Today was another good day, but I had a problem with one presentation and keynote.
the "Big Data is a Big Scam: Most of the Time". There is something that is not convincing me in the architecture,
and is mainly base on the lack of numbers and match between requirements and implementation.
The presentation was interesting from some aspects, and the tile approach is probably a good one.
I have enjoy the general idea and I did found awesome the bravery of setting up a circular replication cross geographic regions.
Never the less I remain bewildered by the tiles approach numbers, probably because the presentation was missing of few additional information.
Just to be more clear I was trying to understand better the real number and how works.
As for example if each tile is compose by 1 MySQL node, and 2 data node, and given that this solution use Xtra large EC2 with 68GB ram.

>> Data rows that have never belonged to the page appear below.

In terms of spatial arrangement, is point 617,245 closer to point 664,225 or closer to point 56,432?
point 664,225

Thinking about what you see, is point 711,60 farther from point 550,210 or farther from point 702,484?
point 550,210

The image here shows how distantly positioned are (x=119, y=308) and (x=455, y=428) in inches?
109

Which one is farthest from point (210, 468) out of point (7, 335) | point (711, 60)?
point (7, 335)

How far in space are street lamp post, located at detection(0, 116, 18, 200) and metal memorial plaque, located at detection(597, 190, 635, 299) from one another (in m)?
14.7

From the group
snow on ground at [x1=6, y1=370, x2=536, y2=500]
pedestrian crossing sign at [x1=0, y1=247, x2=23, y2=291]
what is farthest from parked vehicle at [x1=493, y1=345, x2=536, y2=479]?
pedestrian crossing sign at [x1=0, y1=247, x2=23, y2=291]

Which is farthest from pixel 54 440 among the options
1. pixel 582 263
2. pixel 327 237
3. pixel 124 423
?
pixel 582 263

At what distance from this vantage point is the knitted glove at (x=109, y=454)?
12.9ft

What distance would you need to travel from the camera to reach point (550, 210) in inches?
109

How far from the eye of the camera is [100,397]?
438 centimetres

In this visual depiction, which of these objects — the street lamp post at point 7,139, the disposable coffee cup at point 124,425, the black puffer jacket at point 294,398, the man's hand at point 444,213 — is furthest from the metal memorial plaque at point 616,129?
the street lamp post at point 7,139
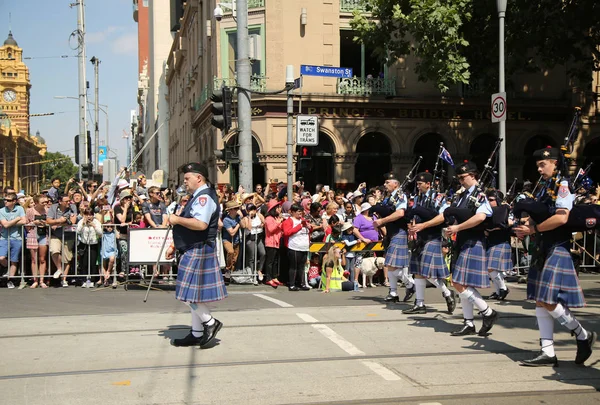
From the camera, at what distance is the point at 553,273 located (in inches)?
293

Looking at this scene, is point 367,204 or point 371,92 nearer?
point 367,204

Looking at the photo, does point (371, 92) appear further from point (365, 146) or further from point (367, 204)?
point (367, 204)

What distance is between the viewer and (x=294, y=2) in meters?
27.6

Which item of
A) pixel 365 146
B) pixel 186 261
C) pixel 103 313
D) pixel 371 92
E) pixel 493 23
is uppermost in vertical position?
pixel 493 23

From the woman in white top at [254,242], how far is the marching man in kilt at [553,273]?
8.86 meters

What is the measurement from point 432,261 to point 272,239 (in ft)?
19.2

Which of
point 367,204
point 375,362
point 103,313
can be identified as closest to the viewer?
point 375,362

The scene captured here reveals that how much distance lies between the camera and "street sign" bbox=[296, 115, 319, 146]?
745 inches

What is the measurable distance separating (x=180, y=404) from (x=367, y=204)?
10.3 metres

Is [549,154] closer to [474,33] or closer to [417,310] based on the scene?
[417,310]

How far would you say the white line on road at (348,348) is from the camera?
7.29 m

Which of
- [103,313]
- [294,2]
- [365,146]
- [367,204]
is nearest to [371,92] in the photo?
[365,146]

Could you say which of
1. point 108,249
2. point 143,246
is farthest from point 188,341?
point 108,249

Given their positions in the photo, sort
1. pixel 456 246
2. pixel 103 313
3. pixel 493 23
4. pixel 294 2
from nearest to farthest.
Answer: pixel 456 246 → pixel 103 313 → pixel 493 23 → pixel 294 2
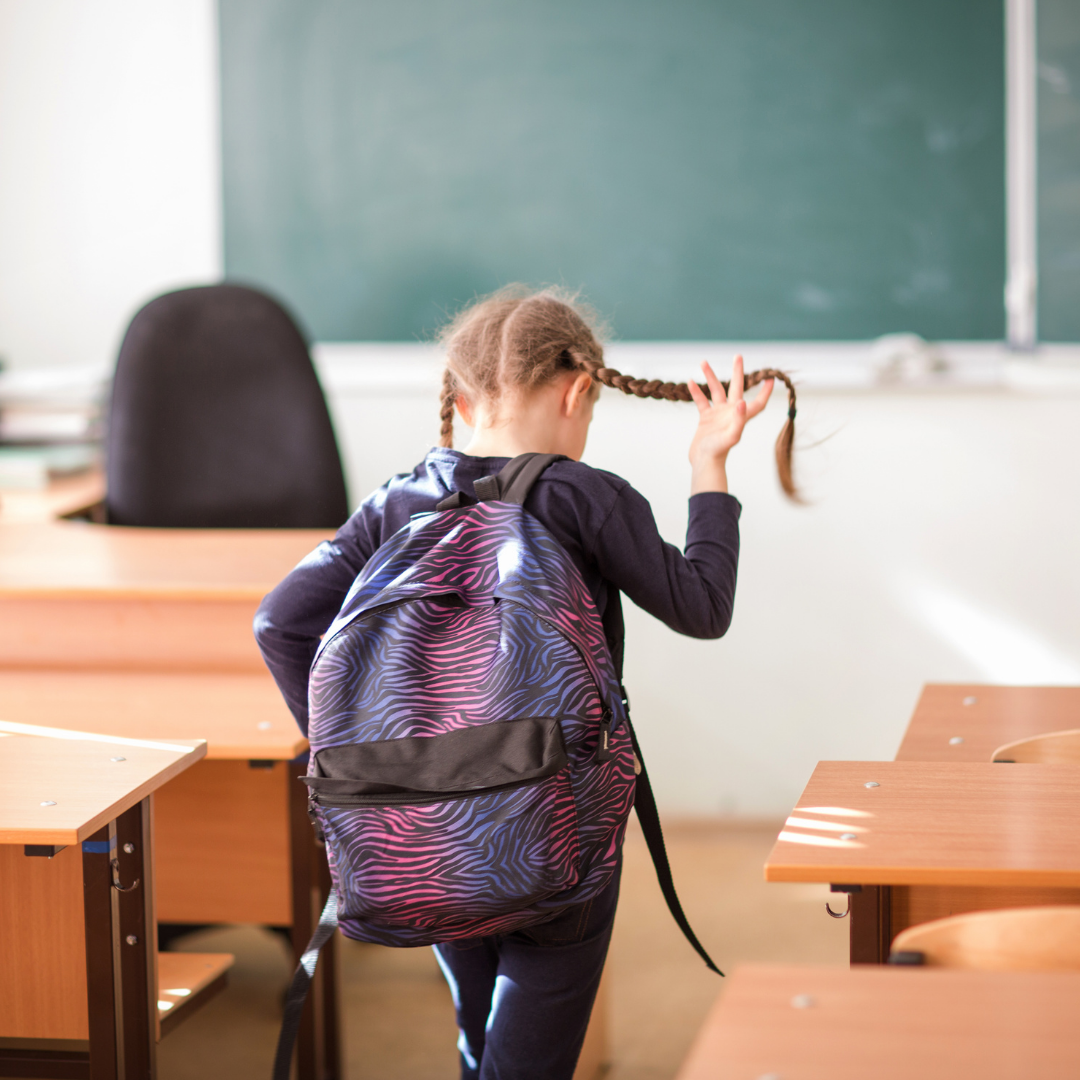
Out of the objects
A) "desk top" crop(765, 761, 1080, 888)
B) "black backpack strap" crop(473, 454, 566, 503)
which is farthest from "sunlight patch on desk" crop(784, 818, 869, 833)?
"black backpack strap" crop(473, 454, 566, 503)

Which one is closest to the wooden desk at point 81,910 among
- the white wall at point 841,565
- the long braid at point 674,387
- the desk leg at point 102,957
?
the desk leg at point 102,957

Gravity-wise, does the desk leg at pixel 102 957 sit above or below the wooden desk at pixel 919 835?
below

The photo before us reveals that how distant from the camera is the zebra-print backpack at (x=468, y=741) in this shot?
1147mm

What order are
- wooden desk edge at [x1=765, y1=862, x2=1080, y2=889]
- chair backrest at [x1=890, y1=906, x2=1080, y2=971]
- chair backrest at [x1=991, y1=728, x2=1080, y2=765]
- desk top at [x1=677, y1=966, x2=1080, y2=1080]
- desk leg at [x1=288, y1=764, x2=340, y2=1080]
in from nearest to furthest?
desk top at [x1=677, y1=966, x2=1080, y2=1080], chair backrest at [x1=890, y1=906, x2=1080, y2=971], wooden desk edge at [x1=765, y1=862, x2=1080, y2=889], chair backrest at [x1=991, y1=728, x2=1080, y2=765], desk leg at [x1=288, y1=764, x2=340, y2=1080]

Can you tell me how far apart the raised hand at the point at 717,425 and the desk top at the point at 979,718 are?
43 cm

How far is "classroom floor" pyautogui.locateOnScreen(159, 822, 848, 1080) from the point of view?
6.66ft

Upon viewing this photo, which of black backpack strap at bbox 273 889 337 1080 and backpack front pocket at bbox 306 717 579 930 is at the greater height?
backpack front pocket at bbox 306 717 579 930

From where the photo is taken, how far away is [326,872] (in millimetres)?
1912

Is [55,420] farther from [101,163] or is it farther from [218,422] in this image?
[101,163]

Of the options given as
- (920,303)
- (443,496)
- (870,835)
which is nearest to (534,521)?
(443,496)

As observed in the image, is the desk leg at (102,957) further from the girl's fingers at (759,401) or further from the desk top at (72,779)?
the girl's fingers at (759,401)

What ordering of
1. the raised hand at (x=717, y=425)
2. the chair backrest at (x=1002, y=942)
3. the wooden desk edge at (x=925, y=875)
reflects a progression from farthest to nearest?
1. the raised hand at (x=717, y=425)
2. the wooden desk edge at (x=925, y=875)
3. the chair backrest at (x=1002, y=942)

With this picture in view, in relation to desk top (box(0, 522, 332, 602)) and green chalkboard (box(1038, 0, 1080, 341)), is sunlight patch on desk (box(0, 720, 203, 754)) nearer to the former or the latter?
desk top (box(0, 522, 332, 602))

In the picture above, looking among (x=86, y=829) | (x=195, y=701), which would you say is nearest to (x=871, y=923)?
(x=86, y=829)
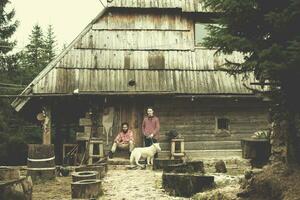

I can assume that,
we have approximately 65 GB data (given some overhead for buffers and so on) for the current Node Group on this tile.
From the description I have also understood that the number of tails implemented, is different by region.
Given that the number of Node Group is different and by direct consequence the memory available as well, and the MySQL SQL node as well.
This raise an immediate question, are we having the same data set replicated world wide?
Or are we having a different sets?
each Node Group can host ~69GB, the maximum number of data node in 7.2 is still 48 (http://dev.mysql.com/doc/refman/5.5/en/mysql-cluster-ndbd-definition.html), which means that the maximum size that can be served is of 1.3TB for the whole cluster.
Given during the presentation my understanding was that the data set is of 100TB, where are located, now or in the future, the remaining 98.7TB? Keeping in mind that I asks if table on disks where used and answer was NO.
Then I have another question-mark infront of me.
If the set of tiles in US is compose of 20 tiles, (so 20 MySQL SQL Nodes, 40 Data nodes and so on), and it set like this because it needs to sustain the traffic mainly it requires that setting for "calculation power" needs.
I assume (probably wrong) that this is due to the number of request per second coming in.
Given we have circular replication in the architecture, and given we have different numbers of tiles, and by consequence of MySQL nodes, HOW can a 8 MySQL SQL Node setup (say in Australia) sustain the traffic coming in from a 20 MySQL SQL nodes setup?
I am sure, we are missing something in the presentation in terms of real numbers.
Being a MySQL NDB lover, I would really like to have more information and details, given that what I get from the presentation was not enough for me.